Information shown >>
#####
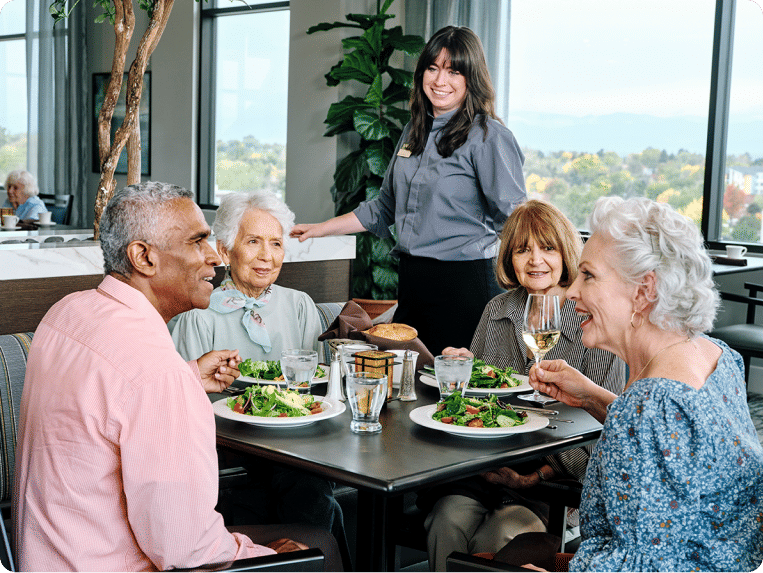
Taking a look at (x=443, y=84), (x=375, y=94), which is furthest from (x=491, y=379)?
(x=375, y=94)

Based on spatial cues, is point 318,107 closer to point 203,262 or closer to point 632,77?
#####
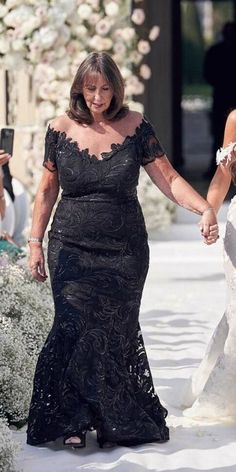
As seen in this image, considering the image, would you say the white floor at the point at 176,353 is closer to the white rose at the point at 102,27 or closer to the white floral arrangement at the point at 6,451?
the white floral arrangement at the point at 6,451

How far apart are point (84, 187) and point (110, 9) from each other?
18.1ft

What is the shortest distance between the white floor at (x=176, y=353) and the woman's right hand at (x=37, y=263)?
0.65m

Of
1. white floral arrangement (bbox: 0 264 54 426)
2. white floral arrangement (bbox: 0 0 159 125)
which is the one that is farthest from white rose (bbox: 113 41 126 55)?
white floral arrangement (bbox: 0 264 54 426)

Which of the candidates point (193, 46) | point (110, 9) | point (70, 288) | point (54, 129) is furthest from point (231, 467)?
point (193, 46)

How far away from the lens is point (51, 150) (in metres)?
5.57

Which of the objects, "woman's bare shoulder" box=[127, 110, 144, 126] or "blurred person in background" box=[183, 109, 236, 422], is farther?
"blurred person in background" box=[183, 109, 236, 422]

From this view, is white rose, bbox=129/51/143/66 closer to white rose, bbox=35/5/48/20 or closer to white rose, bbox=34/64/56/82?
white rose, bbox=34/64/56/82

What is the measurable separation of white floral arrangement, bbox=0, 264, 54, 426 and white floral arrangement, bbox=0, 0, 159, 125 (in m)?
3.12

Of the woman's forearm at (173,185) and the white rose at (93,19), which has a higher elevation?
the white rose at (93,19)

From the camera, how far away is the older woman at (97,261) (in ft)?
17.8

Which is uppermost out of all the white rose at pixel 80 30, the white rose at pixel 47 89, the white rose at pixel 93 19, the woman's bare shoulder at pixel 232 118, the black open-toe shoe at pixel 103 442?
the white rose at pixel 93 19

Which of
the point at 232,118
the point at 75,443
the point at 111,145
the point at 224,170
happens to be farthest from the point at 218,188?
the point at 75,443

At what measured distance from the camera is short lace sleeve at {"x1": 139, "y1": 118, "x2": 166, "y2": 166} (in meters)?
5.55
#####
Exercise directions >> Please pick out and copy every line in the data above that contains the word "floor", matching case exactly.

Solution to this task >>
As seen in this image, considering the image, would you say the white floor at the point at 176,353 is closer to the white rose at the point at 102,27 or closer to the white floral arrangement at the point at 6,451?
What is the shortest distance between the white floor at (x=176, y=353) and the woman's right hand at (x=37, y=263)?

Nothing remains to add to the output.